Find every line in the records that contains the word "green" and copy each of those lines. The match is case-sensitive.

**Listing**
* * * * * * *
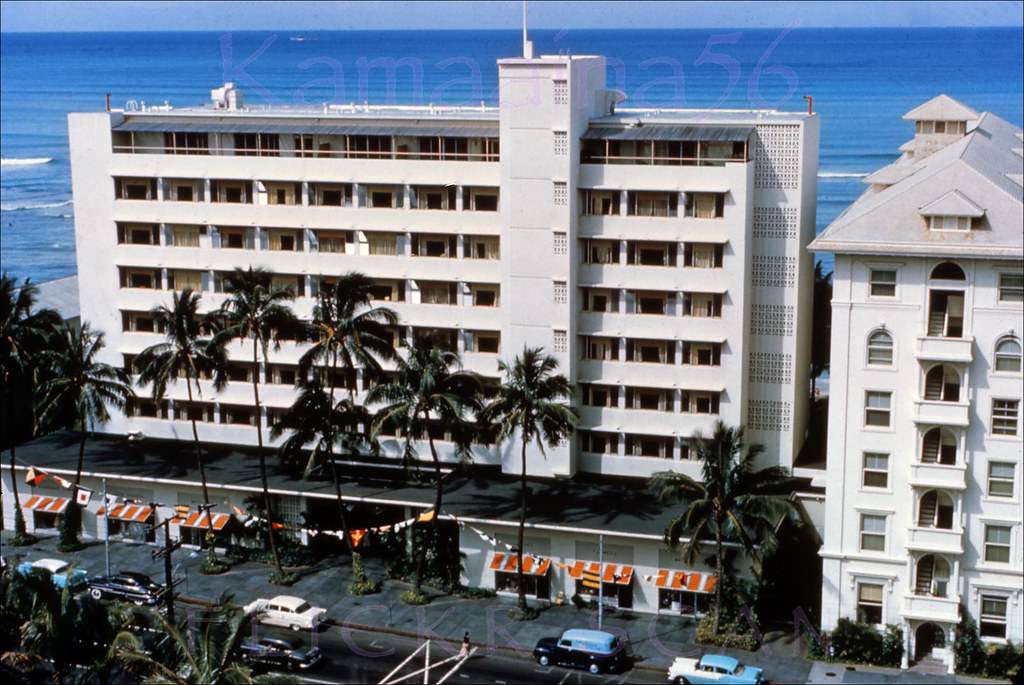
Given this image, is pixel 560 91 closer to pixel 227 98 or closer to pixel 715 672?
pixel 227 98

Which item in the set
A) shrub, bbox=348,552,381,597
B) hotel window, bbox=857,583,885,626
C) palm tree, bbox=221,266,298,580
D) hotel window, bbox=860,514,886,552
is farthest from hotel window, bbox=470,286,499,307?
hotel window, bbox=857,583,885,626

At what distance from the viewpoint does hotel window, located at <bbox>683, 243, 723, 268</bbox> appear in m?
71.3

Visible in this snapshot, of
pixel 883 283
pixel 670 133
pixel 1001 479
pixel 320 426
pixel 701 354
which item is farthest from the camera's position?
pixel 701 354

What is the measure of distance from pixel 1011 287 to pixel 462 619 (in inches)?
1220

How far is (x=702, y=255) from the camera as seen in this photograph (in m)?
71.6

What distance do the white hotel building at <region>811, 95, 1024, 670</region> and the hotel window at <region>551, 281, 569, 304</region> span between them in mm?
15534

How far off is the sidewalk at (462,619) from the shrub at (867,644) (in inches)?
23.0

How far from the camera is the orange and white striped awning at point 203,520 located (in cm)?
7656

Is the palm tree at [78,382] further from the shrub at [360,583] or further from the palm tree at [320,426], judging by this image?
the shrub at [360,583]

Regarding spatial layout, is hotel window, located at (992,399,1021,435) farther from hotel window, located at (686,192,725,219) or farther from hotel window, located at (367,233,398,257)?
hotel window, located at (367,233,398,257)

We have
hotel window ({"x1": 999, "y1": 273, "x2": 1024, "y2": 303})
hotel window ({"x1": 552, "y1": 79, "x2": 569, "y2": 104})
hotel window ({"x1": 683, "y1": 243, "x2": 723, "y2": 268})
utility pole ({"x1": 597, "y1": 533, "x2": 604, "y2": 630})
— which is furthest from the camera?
hotel window ({"x1": 683, "y1": 243, "x2": 723, "y2": 268})

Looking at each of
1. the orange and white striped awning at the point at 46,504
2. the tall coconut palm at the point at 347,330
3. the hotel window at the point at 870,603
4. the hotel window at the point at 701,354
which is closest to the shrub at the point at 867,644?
the hotel window at the point at 870,603

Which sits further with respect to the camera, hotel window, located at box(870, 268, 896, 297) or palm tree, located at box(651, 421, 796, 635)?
palm tree, located at box(651, 421, 796, 635)

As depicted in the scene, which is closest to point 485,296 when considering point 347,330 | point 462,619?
point 347,330
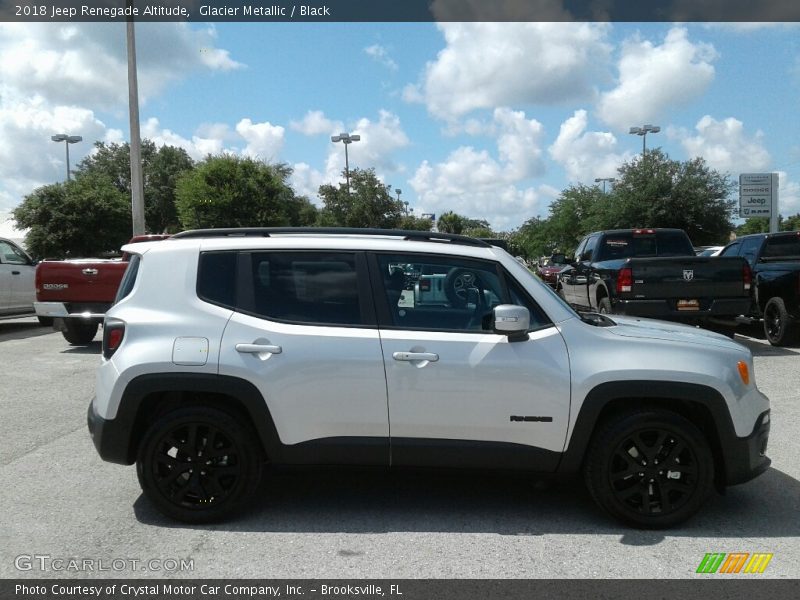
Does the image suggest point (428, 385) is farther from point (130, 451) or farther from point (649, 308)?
point (649, 308)

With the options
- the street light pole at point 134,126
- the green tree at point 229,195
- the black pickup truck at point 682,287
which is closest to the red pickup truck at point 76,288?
the black pickup truck at point 682,287

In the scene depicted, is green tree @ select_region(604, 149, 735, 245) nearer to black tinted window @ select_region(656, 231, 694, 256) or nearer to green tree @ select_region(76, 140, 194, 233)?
black tinted window @ select_region(656, 231, 694, 256)

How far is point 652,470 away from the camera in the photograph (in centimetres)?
423

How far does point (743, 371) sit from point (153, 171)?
61.6 metres

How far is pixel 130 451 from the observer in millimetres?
4371

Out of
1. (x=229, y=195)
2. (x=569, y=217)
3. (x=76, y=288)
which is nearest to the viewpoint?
(x=76, y=288)

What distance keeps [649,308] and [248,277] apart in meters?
7.20

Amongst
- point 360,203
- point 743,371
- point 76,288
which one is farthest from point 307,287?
point 360,203

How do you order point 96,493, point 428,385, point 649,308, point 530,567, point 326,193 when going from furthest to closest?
point 326,193 → point 649,308 → point 96,493 → point 428,385 → point 530,567

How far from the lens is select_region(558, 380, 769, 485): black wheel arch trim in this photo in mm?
4176

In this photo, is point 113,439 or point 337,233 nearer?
point 113,439

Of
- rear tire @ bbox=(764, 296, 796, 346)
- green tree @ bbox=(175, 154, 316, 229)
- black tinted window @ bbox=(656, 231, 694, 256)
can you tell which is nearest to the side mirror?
rear tire @ bbox=(764, 296, 796, 346)

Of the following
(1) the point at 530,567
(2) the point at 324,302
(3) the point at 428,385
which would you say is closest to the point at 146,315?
(2) the point at 324,302

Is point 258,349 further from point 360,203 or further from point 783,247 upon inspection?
point 360,203
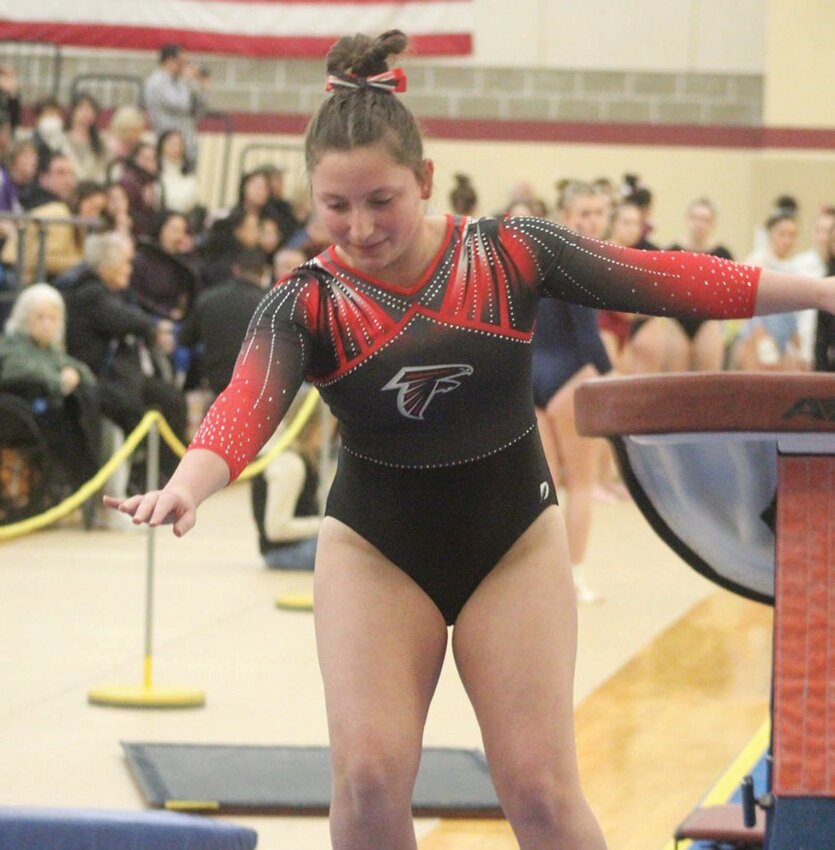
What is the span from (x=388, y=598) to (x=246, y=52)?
45.1ft

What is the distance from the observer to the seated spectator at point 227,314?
9.80 m

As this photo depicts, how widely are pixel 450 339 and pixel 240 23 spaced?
13.7 metres

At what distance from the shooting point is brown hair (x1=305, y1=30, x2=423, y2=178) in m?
2.77

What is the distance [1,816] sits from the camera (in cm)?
Answer: 285

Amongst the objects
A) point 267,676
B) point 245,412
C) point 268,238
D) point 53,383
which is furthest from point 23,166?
point 245,412

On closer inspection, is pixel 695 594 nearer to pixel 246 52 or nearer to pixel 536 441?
pixel 536 441

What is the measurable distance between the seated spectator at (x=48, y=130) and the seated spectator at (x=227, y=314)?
3295 millimetres

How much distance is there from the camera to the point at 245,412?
2.67m

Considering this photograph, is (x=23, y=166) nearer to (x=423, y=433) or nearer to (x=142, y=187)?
(x=142, y=187)

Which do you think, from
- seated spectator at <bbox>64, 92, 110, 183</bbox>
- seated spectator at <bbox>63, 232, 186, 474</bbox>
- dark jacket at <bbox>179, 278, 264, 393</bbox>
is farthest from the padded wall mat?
seated spectator at <bbox>64, 92, 110, 183</bbox>

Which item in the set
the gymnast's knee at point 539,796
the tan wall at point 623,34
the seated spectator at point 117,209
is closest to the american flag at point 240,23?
the tan wall at point 623,34

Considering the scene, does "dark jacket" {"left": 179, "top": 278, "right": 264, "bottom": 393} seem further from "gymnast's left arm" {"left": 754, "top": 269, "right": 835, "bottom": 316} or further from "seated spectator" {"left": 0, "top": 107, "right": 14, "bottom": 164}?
"gymnast's left arm" {"left": 754, "top": 269, "right": 835, "bottom": 316}

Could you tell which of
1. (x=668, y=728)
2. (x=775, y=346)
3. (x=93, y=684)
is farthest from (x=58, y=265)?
(x=668, y=728)

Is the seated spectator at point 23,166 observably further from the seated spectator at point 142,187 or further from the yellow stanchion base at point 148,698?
the yellow stanchion base at point 148,698
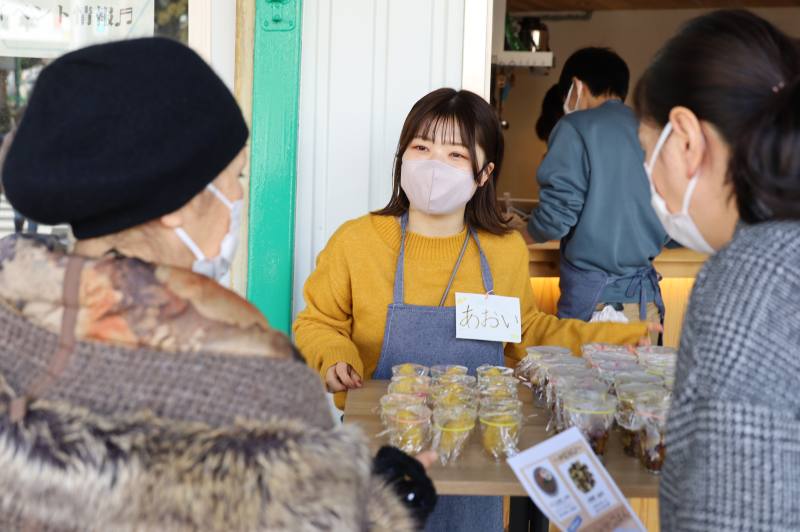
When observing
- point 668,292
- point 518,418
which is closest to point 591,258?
point 668,292

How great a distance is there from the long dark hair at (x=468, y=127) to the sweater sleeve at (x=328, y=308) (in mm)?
365

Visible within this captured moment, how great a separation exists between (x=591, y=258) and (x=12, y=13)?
2380 mm

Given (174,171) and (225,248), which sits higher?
(174,171)

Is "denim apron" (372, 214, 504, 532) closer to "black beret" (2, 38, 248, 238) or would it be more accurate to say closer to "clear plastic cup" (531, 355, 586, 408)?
"clear plastic cup" (531, 355, 586, 408)

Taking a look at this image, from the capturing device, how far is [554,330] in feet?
8.63

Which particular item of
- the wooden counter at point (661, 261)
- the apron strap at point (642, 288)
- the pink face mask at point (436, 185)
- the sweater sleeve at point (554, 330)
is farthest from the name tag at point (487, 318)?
the wooden counter at point (661, 261)

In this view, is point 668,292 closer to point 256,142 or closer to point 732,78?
point 256,142

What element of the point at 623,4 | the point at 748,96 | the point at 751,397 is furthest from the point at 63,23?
the point at 623,4

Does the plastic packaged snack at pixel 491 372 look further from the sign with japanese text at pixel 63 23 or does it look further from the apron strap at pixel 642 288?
the sign with japanese text at pixel 63 23

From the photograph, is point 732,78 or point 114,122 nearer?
point 114,122

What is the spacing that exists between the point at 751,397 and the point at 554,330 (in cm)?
142

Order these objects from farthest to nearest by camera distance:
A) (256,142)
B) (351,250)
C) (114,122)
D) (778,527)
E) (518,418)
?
(256,142) < (351,250) < (518,418) < (778,527) < (114,122)

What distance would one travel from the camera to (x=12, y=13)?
3082 mm

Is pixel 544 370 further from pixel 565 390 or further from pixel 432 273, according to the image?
pixel 432 273
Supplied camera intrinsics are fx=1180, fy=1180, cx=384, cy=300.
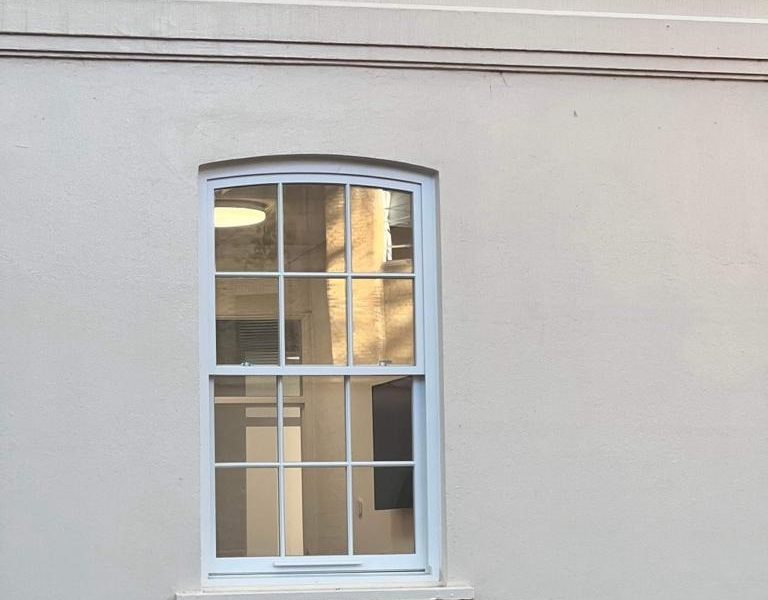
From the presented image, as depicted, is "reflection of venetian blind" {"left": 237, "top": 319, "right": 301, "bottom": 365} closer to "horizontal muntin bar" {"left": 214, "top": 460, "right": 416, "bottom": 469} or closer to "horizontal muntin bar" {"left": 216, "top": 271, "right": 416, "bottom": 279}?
"horizontal muntin bar" {"left": 216, "top": 271, "right": 416, "bottom": 279}

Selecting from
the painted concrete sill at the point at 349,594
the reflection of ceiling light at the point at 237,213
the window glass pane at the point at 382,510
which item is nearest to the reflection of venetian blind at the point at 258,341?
the reflection of ceiling light at the point at 237,213

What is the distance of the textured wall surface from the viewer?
5.50 metres

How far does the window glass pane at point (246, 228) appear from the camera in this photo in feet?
19.0

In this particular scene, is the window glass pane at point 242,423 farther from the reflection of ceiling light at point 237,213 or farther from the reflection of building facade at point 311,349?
the reflection of ceiling light at point 237,213

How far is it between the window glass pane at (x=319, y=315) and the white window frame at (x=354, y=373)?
6 cm

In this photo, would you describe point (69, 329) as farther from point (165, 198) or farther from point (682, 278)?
point (682, 278)

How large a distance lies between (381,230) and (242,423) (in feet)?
3.87

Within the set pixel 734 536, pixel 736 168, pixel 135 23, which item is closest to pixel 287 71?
pixel 135 23

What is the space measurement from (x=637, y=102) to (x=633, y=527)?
216cm

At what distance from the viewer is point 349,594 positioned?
18.2 feet

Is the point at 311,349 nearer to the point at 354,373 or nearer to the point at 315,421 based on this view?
the point at 354,373

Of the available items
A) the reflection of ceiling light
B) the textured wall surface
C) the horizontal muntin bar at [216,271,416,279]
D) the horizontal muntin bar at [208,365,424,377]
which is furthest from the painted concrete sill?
the reflection of ceiling light

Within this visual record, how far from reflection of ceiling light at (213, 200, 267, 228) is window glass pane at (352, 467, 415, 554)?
1337 millimetres

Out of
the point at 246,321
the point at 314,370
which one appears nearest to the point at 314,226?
the point at 246,321
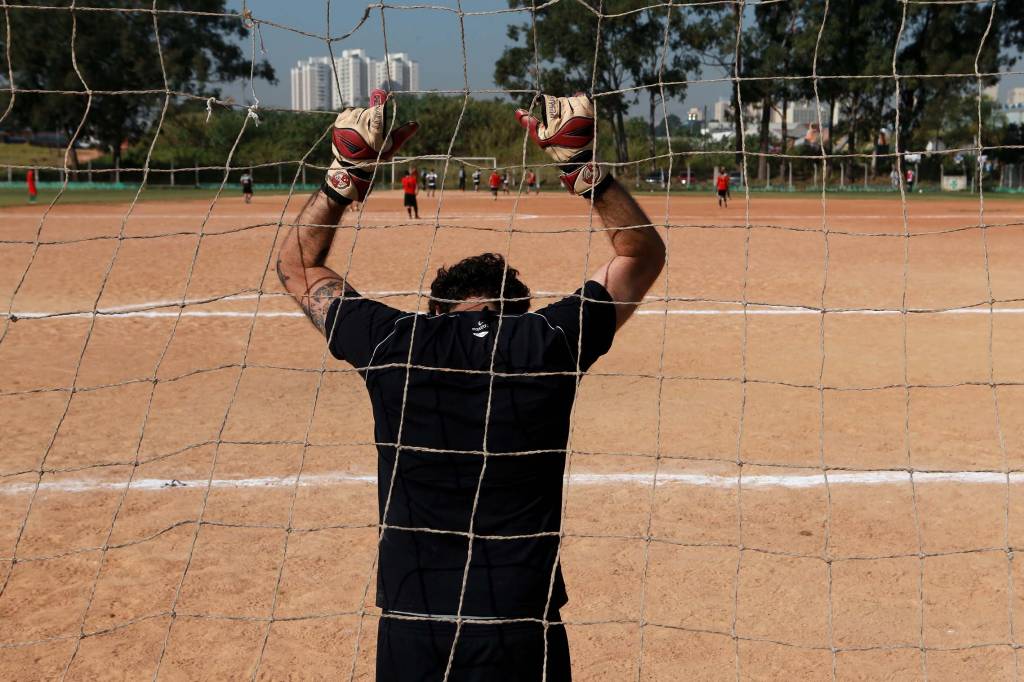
* * * * * * *
**Finished task**
- the green tree at point 229,195
In the scene depicted, is green tree @ select_region(604, 149, 735, 245) nearer to black tinted window @ select_region(656, 231, 694, 256) or nearer to green tree @ select_region(76, 140, 194, 233)?
- green tree @ bbox=(175, 154, 316, 229)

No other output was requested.